### Consegna 1
In base all'articolo sulla Fondazione Giglio, risponda alle domande seguenti, ciascuna su una riga:
(a) A quanto ammonta l'investimento annunciato dal presidente?
(b) Per quanti giorni è prevista la chiusura del servizio di emodinamica e utic?
(c) Chi coordina l'elettrofisiologia del Giglio?
### Consegna 2
Citi fedelmente il passo dell'articolo sulla Fondazione Giglio che inizia con le parole contenenti "La cardiologia, diretta" e termina con "dal pronto soccorso.".
### Consegna 3
Elenchi tutte le persone nominate nell'articolo sulla Fondazione Giglio, indicando per ciascuna il ruolo che il testo le attribuisce.

Il Giglio all’avanguardia
con il sistema salvavita

La Fondazione Giglio ha avviato gli interventi di innovazione strutturale e tecnologica dell’emodinamica, della terapia intensiva coronarica e dell’elettrofisiologia. “C’è un investimento di 1,5 milioni di euro - ha anticipato il presidente Giovanni Albano - che doterà l’Istituto delle migliori tecnologie presenti sul mercato ampliandone i campi di applicazione e rendendo ancora più performante un servizio salvavita”.
Il cronoprogramma dei lavori prevede una chiusura di 15 giorni del servizio di emodinamica e utic, per cui ha sottolineato il direttore sanitario Salvatore Vizzi “non potrà essere preso in carico alcun paziente affetto da infarto miocardico acuto o patologie che dovesse richiedere uno studio emodinamico”. La direzione sanitaria ha già allertato la Seus 118 e gli ospedali più vicini dotati del servizio di emodinamica.
Proseguirà, invece, regolarmente l’attività del reparto di cardiologia, diretto da Tommaso Cipolla, e del servizio di elettrofisiologia con gli impianti di device come pace-maker, defibrillatori e i relativi controlli.
La ristrutturazione dell’unità prevede, nei 15 giorni di stop, il rifacimento degli impianti, dei servizi e della pavimentazione e l’installazione di due angiografi digitali, di un sistema di monitoraggio per le quattro postazioni di terapia intensiva coronarica, e di un nuovo ecocardiografo. Tutte apparecchiature top di gamma.
Il nuovo agiografo digitale consentirà di eseguire anche procedure di chirurgia vascolare oltre che cardiologiche. La seconda sala di elettrofisiologia permette di poter trattare, in contemporanea, un secondo paziente con infarto.
La cardiologia, diretta da Tommaso Cipolla, e l’emodinamica coordinata dal responsabile Mariano Becchina, tratta circa 250 infarti ogni anno di cui 100-120 “stemi” (infarto miocardico acuto con soprasdivellamento “ST”) su un tutale di 800 procedure diagnostiche e di circa 450 angioplastiche/anno. I ricoveri sono oltre 1200 l’anno di cui i tre quarti provenienti dal pronto soccorso.
Nell’ultimo report sulla performance del sistema sanitario in Sicilia redatto dal Dasoe, la cardiologia di Cefalù è risultata la prima in Sicilia per tempestività di intervento sia nell’infarto miocardico acuto sia in una forma particolare di infarto detto “stemi”in cui è particolarmente importante l’intervento immediato.
L’elettrofisiologia del Giglio è coordinata da Gabriele Giannola.

### Dati forniti
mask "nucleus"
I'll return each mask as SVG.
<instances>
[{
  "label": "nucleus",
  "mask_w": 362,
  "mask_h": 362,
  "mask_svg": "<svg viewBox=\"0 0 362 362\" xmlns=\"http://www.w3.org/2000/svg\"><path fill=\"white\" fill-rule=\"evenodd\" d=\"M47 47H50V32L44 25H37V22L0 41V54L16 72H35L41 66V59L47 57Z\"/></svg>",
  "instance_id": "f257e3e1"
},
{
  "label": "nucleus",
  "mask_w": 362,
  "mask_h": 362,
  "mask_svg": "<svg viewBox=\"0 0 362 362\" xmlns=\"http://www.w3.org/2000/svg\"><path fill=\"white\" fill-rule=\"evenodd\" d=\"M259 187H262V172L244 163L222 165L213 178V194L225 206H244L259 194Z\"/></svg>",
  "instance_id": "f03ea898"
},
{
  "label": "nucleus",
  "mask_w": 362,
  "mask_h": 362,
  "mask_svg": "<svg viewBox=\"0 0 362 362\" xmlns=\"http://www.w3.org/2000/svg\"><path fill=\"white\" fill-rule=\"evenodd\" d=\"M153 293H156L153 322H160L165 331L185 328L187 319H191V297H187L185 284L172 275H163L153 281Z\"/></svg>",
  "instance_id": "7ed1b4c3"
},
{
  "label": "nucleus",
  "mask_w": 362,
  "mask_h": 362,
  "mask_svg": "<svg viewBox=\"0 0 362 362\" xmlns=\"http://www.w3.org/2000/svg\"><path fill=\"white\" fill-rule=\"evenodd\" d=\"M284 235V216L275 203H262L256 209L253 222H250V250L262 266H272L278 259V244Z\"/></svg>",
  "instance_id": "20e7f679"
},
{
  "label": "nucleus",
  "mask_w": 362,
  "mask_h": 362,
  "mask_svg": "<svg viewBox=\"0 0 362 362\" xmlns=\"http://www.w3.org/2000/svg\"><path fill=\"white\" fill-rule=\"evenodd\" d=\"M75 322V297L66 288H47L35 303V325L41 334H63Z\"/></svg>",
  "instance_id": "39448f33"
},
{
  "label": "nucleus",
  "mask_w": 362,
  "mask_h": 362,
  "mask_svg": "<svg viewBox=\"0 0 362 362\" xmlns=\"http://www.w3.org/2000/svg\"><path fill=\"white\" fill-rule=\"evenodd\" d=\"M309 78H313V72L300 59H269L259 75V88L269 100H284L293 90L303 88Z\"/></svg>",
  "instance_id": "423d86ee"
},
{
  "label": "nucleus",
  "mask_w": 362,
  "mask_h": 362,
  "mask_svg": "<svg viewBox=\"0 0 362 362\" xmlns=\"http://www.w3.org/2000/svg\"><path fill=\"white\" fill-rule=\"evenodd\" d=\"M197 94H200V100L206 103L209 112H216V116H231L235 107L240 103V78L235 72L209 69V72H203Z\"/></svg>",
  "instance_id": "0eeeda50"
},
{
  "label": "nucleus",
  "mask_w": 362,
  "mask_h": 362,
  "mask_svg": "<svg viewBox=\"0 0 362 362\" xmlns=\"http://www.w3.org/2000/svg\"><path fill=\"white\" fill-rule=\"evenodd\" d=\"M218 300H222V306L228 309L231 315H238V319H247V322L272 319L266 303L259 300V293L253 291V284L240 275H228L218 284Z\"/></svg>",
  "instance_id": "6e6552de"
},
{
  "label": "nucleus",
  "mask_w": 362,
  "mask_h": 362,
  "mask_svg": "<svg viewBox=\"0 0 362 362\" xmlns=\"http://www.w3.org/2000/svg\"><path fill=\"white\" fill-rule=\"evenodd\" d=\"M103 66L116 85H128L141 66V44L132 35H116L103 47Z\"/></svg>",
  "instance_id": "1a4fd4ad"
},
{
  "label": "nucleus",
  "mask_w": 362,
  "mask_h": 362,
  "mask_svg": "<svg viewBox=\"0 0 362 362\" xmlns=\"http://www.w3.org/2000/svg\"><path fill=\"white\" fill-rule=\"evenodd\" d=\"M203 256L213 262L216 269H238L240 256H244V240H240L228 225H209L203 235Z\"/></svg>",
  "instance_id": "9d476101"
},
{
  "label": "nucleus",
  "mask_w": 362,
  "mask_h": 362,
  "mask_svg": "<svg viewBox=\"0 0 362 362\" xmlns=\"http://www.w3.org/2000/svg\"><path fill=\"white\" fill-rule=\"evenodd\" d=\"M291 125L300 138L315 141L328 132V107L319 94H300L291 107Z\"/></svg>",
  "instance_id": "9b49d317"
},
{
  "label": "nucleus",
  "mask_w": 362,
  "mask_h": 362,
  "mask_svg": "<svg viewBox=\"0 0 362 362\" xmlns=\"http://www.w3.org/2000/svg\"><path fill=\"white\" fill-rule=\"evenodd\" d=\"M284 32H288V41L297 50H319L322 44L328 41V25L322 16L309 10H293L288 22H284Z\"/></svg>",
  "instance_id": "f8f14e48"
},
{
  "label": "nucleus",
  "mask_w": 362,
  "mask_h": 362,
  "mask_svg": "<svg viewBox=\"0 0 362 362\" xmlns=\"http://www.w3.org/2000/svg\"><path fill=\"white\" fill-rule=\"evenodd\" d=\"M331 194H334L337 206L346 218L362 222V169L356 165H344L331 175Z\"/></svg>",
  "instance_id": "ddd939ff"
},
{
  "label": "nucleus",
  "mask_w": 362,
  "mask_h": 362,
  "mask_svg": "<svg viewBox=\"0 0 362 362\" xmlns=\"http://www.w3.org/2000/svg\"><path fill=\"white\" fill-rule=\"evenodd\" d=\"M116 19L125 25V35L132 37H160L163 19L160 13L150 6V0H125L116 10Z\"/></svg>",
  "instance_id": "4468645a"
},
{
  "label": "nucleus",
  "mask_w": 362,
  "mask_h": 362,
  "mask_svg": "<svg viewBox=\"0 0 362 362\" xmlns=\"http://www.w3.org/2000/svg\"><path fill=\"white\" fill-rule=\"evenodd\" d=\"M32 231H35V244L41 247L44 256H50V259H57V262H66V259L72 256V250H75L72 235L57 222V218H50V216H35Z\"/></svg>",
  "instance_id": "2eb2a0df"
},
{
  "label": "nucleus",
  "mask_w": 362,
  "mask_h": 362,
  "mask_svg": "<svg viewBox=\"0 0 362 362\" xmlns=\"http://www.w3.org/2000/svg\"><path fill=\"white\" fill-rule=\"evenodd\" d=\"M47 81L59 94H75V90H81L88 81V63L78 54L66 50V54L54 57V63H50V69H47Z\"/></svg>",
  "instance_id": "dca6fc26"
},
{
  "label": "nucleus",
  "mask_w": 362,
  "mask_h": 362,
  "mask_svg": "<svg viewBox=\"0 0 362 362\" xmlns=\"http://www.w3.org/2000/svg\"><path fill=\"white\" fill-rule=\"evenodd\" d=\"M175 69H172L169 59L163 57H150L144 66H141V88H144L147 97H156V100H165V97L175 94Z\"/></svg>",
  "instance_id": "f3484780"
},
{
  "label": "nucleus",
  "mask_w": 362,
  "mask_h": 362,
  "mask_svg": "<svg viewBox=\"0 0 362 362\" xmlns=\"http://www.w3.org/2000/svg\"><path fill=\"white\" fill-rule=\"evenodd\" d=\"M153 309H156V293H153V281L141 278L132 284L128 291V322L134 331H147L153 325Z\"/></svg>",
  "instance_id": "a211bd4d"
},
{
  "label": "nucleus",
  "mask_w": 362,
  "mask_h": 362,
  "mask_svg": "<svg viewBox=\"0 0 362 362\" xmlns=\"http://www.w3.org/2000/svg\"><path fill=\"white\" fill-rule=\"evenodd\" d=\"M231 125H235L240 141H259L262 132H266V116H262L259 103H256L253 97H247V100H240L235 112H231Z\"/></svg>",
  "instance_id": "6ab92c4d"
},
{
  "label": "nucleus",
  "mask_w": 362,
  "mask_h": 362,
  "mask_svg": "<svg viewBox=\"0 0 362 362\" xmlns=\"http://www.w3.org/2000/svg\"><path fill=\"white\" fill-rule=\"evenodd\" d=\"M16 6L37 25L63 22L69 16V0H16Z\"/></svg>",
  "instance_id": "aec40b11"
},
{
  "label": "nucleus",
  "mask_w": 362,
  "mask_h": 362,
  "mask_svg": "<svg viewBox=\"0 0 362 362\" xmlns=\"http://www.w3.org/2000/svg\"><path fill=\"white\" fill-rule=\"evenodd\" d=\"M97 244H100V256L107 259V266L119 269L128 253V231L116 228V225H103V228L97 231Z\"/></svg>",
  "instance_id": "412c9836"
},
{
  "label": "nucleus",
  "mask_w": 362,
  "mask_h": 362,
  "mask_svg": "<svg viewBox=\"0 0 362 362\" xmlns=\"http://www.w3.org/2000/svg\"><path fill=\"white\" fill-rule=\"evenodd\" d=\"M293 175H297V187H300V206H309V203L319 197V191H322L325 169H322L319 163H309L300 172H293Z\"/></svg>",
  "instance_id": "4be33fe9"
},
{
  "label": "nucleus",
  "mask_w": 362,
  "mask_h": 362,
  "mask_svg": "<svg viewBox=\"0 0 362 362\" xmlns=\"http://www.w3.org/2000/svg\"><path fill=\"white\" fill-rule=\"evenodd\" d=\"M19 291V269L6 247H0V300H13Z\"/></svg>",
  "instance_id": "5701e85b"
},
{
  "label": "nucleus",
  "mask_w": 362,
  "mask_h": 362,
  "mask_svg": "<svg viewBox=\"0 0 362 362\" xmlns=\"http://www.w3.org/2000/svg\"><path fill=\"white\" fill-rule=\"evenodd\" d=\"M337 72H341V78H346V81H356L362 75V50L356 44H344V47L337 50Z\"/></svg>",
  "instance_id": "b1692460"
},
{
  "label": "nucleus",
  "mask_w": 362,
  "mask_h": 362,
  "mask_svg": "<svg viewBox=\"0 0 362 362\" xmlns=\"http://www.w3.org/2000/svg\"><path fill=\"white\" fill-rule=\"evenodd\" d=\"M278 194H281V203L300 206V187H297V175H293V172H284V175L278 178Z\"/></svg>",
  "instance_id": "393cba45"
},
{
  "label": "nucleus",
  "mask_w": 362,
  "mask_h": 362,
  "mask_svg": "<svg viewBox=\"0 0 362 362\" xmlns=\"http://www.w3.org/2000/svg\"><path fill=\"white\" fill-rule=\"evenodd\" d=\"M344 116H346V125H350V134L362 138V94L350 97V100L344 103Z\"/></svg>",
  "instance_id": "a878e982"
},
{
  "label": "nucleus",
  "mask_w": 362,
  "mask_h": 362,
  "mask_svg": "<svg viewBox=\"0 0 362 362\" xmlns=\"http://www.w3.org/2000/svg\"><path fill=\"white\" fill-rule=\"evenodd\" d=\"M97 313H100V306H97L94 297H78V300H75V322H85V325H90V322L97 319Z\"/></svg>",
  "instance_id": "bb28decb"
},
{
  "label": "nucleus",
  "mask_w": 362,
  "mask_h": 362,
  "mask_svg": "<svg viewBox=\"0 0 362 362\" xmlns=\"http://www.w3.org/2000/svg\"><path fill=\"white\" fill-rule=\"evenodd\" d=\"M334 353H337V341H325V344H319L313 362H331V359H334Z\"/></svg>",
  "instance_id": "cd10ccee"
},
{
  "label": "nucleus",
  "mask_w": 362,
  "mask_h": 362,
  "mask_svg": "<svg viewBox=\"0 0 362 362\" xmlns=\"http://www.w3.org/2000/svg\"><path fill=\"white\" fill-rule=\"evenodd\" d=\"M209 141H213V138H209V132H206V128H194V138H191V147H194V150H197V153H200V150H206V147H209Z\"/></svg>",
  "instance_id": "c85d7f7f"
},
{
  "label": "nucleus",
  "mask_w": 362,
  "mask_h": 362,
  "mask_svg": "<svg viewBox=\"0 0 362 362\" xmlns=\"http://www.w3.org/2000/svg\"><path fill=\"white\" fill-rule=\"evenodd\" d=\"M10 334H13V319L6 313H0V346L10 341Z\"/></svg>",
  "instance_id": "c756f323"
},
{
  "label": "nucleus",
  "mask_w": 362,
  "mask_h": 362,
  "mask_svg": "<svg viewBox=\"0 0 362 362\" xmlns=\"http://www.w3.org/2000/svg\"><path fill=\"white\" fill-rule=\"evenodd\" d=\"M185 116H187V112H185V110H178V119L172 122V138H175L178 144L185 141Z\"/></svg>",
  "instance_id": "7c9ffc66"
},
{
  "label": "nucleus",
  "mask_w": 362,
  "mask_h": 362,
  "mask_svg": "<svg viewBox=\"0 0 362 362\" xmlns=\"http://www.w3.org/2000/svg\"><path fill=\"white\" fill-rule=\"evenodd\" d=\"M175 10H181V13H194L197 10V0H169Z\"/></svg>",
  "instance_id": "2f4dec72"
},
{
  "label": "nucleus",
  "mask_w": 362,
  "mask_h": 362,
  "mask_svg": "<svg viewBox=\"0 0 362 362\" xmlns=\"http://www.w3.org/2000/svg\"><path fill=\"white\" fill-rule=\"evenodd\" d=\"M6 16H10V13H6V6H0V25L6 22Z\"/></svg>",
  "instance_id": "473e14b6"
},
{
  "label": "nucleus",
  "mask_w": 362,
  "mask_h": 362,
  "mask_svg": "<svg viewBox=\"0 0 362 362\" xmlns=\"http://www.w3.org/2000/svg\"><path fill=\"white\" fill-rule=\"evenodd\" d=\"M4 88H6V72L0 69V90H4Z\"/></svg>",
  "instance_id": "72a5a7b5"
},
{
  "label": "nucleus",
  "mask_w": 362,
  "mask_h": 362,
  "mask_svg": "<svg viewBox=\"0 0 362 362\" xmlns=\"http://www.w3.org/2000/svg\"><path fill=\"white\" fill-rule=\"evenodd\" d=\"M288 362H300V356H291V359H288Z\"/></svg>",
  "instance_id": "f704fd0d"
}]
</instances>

### Risposta attesa 1
(a) 1,5 milioni di euro.
(b) 15 giorni.
(c) Gabriele Giannola.

### Risposta attesa 2
La cardiologia, diretta da Tommaso Cipolla, e l’emodinamica coordinata dal responsabile Mariano Becchina, tratta circa 250 infarti ogni anno di cui 100-120 “stemi” (infarto miocardico acuto con soprasdivellamento “ST”) su un tutale di 800 procedure diagnostiche e di circa 450 angioplastiche/anno. I ricoveri sono oltre 1200 l’anno di cui i tre quarti provenienti dal pronto soccorso.

### Risposta attesa 3
- Giovanni Albano: presidente
- Salvatore Vizzi: direttore sanitario
- Tommaso Cipolla: direttore del reparto di cardiologia
- Mariano Becchina: responsabile che coordina l'emodinamica
- Gabriele Giannola: coordinatore dell'elettrofisiologia del Giglio